The Department of Homeland Security (DHS) has officially noted that the 65,000 cap on H-1B visa issuances will soon be reached. Many in the industry believe that, after this cap is reached, applicants may seek other, similar visa classifications, particularly the L-1 visa. In the wake of concerns over the abuse of the L visa, the DHS has issued a cable related to this issue.
DHS notes that in 2003, nearly 60,000 L visas were issued; of these roughly 18,000 were issued to Indian nationals (who received the highest number of H-1B and L visas in that year). After India, the highest number of L visas was received by (in order): the United Kingdom, Japan, Germany, Mexico, France, Brazil, Australia, Venezuela and China.
One major concern related to L visa issuances is abuse related to “job shops”. DHS is concerned that employment companies will use the L visa classification to transfer low wage personnel to U.S. companies. To receive an L visa, the employer must show a direct employer-employee relationship. This means that the employer must prove that the employer directly controls and orders the employee in the performance of their work. An employee working in the U.S. for a foreign company must be directly supervised by that company’s U.S. office. Furthermore, the employee must receive economic remuneration from the same employer to be considered an intracompany transferee.
Another concern of abuse is related to the “specialized knowledge” component of L visa regulations. According to DHS, “specialized knowledge” refers to “special knowledge possessed by an individual of the petitioning organization’s product, service, research, equipment, techniques, management, or other interests and its application in international markets, or an advanced level of knowledge or expertise in the organization’s processes and procedures.” This specifically means that the applicant should have this specialized knowledge prior to entering the U.S., and should not need to be trained in the U.S. prior to performing the main duties of the job.

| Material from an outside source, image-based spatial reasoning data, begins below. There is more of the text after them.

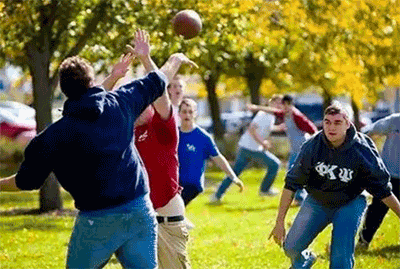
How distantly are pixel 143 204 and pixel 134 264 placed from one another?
382mm

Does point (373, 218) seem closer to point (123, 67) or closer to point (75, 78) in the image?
point (123, 67)

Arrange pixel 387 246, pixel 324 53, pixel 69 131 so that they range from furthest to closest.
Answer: pixel 324 53 < pixel 387 246 < pixel 69 131

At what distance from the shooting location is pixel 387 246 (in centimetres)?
1257

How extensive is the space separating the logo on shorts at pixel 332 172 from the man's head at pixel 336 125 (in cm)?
18

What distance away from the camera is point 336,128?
8.57 metres

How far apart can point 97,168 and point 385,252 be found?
6160mm

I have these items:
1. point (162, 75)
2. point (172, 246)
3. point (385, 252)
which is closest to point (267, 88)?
point (385, 252)

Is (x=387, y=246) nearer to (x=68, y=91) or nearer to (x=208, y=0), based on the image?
(x=208, y=0)

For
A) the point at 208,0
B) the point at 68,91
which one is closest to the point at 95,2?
the point at 208,0

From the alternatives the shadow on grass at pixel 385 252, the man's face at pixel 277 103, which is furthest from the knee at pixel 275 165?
the shadow on grass at pixel 385 252

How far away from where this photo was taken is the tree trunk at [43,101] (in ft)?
57.8

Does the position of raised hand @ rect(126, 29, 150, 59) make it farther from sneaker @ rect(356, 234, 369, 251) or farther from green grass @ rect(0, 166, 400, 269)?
sneaker @ rect(356, 234, 369, 251)

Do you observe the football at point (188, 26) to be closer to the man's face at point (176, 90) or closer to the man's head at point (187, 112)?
the man's face at point (176, 90)

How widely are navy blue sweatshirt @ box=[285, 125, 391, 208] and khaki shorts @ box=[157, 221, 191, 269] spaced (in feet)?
3.21
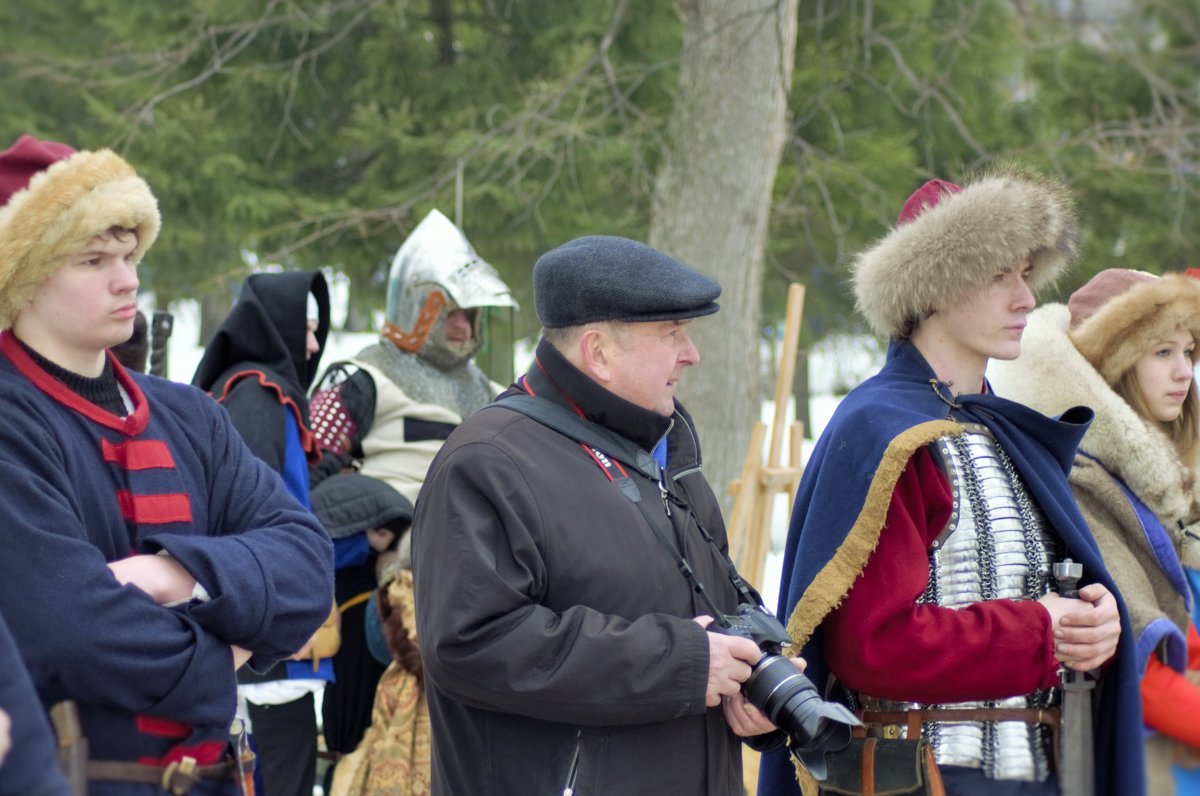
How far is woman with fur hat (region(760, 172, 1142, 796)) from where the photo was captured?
2.70 meters

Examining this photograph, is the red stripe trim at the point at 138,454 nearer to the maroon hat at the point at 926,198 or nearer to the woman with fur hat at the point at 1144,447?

In addition, if the employee will be working for a company not associated with the petitioner, the employee should be performing services directly related to the petitioner’s produce, e.g. installing software designed by the petitioner.
DHS suggests that consular posts concerned about abuses in L-1 visa applications should submit these cases for advisory opinion. DHS also notes that posts that issue high numbers of L-1 visas should plan to engage in public outreach related to the proper use of the L visa and the criteria required to apply for the visa.